In his dissertation, Welleck focused on how machines generate text. He studied situations where machines failed or had odd behaviors when writing sentences. “For instance, in certain cases, the machines start repeating themselves. Or their language could be plain and lack fun,” Sean explained. “They may also logically contradict themselves. Imagine talking with a chatbot and it says ‘Hi, I’m a lawyer.’ Then when you ask about its job again, it says ‘I’m a doctor.’” While most training methods from the past told the machine learning model what it should do, Welleck adopted a new training method called Unlikelihood Training in which he also told the model what it shouldn’t do, which can increase the efficiency of training.
He also explored how to create natural language processing models to learn different orders in which to generate sentences, which is a new idea for the field called “non-monotonic generation.” “People write texts in certain orders. English and Chinese speakers write from left to right, but this order may not be ideal for machines. What if they write better from the middle or in some arbitrary order? We should explore these possibilities to keep improving text generation,” he said.

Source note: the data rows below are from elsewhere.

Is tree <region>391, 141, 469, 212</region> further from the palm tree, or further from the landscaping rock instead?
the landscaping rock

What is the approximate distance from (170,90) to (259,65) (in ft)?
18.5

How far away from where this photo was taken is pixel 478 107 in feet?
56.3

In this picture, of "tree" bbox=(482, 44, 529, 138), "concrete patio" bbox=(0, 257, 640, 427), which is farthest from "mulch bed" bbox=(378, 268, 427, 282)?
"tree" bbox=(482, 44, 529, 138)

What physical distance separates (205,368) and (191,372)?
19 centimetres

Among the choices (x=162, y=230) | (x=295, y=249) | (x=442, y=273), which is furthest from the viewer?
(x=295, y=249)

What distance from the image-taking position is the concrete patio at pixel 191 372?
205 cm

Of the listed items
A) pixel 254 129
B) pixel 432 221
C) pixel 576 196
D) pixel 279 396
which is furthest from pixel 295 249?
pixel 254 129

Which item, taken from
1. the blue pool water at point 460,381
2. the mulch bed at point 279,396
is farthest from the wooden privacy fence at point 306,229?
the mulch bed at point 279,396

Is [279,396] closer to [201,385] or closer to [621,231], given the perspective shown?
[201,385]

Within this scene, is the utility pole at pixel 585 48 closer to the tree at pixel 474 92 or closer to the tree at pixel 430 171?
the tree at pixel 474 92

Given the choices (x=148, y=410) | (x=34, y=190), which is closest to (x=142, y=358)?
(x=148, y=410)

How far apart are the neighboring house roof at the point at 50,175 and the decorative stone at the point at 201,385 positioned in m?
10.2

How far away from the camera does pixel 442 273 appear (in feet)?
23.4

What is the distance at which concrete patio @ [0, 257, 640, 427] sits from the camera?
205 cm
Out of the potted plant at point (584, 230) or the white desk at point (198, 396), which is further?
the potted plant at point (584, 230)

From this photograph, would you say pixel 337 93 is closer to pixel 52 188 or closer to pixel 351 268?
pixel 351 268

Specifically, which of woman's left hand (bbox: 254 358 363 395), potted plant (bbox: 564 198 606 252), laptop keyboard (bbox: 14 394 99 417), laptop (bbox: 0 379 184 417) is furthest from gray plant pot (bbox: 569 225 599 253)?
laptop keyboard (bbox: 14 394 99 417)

A Marathoner and a Podcaster
Beyond his research, Welleck found time to pursue hobbies as a marathon runner and podcaster. “I went running every morning. That was one thing that kept me grounded whether I was in Shanghai or New York. I really miss the time I ran along the Huangpu River and enjoyed the beautiful city view,” said Welleck, who also participated in several marathons in Japan during his years living in Shanghai.
Welleck also launched a podcast last June called The Thesis Review, conversations with machine learning researchers about their PhD theses, and how their research has evolved since.
Some of the machine learning researchers Sean interviewed for his podcast.
Next month, Welleck will begin a postdoc at the University of Washington, where he will continue his research in machine learning.